As an addendum, I tried using pd.to_numeric outside of a lambda function but it also returned an error:
input_df = pd.to_numeric(input_df, errors='coerce')
TypeError Traceback (most recent call last)
<ipython-input-93-7178dce9054b> in <module>
----> 1 input_df = pd.to_numeric(input_df, errors='coerce')
C:\ProgramData\Anaconda3\lib\site-packages\pandas\core\tools\ in to_numeric(arg, errors, downcast)

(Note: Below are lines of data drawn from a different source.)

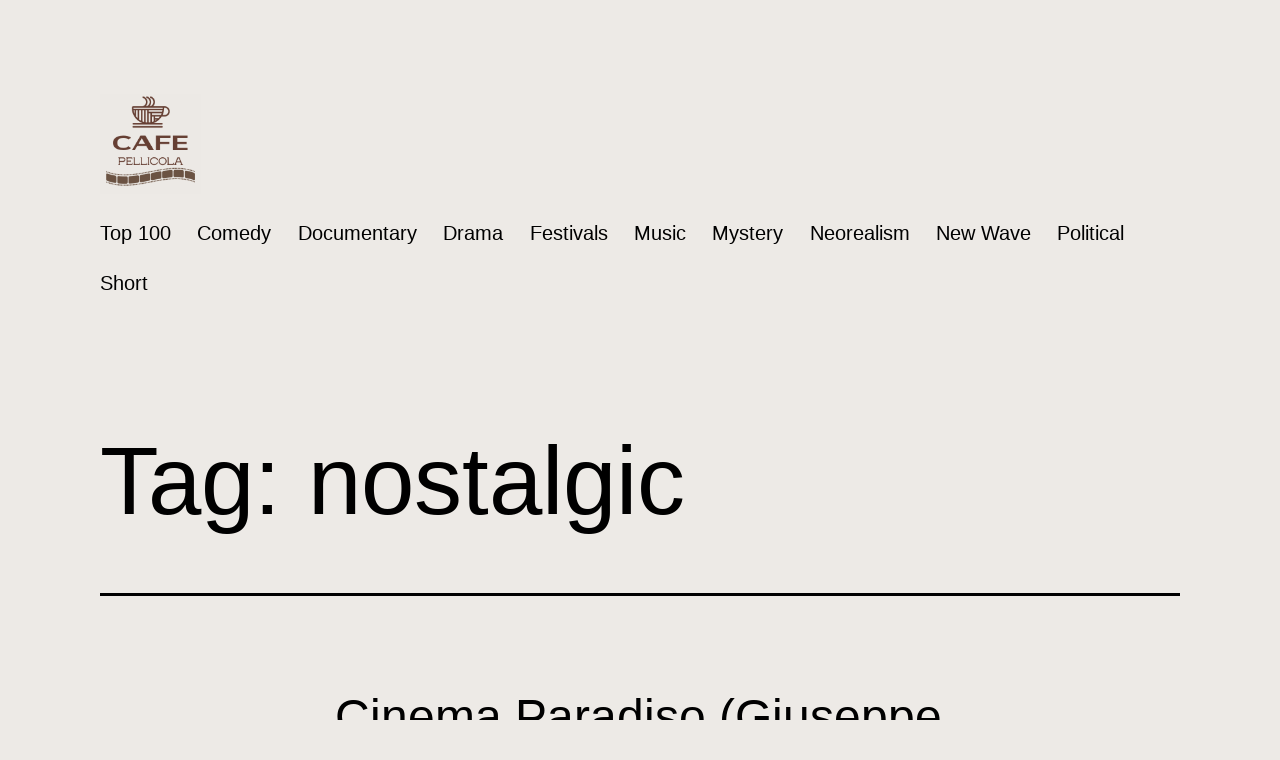

--- FILE ---
content_type: text/html; charset=utf-8
request_url: https://www.google.com/recaptcha/api2/aframe
body_size: 265
content:
<!DOCTYPE HTML><html><head><meta http-equiv="content-type" content="text/html; charset=UTF-8"></head><body><script nonce="HvD0ppkjiUUViMaioE6lcQ">/** Anti-fraud and anti-abuse applications only. See google.com/recaptcha */ try{var clients={'sodar':'https://pagead2.googlesyndication.com/pagead/sodar?'};window.addEventListener("message",function(a){try{if(a.source===window.parent){var b=JSON.parse(a.data);var c=clients[b['id']];if(c){var d=document.createElement('img');d.src=c+b['params']+'&rc='+(localStorage.getItem("rc::a")?sessionStorage.getItem("rc::b"):"");window.document.body.appendChild(d);sessionStorage.setItem("rc::e",parseInt(sessionStorage.getItem("rc::e")||0)+1);localStorage.setItem("rc::h",'1769487688578');}}}catch(b){}});window.parent.postMessage("_grecaptcha_ready", "*");}catch(b){}</script></body></html>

120 values = np.array([arg], dtype='O')
121 elif getattr(arg, 'ndim', 1) > 1:
--> 122 raise TypeError('arg must be a list, tuple, 1-d array, or Series')
123 else:
124 values = arg
TypeError: arg must be a list, tuple, 1-d array, or Series
You may try something like:
input_df = input_df.apply(lambda x: pd.to_neumeric(x,errors='coerce')).applymap(transform_x)
the input_df is a 2D array but pd.to_neumeric() takes only list, tuple, 1-d array, or Series so you cannot call a dataframe under it.Hence we take the help of lambda x to pass each series individually .
Once all the df has neumeric data, apply your function.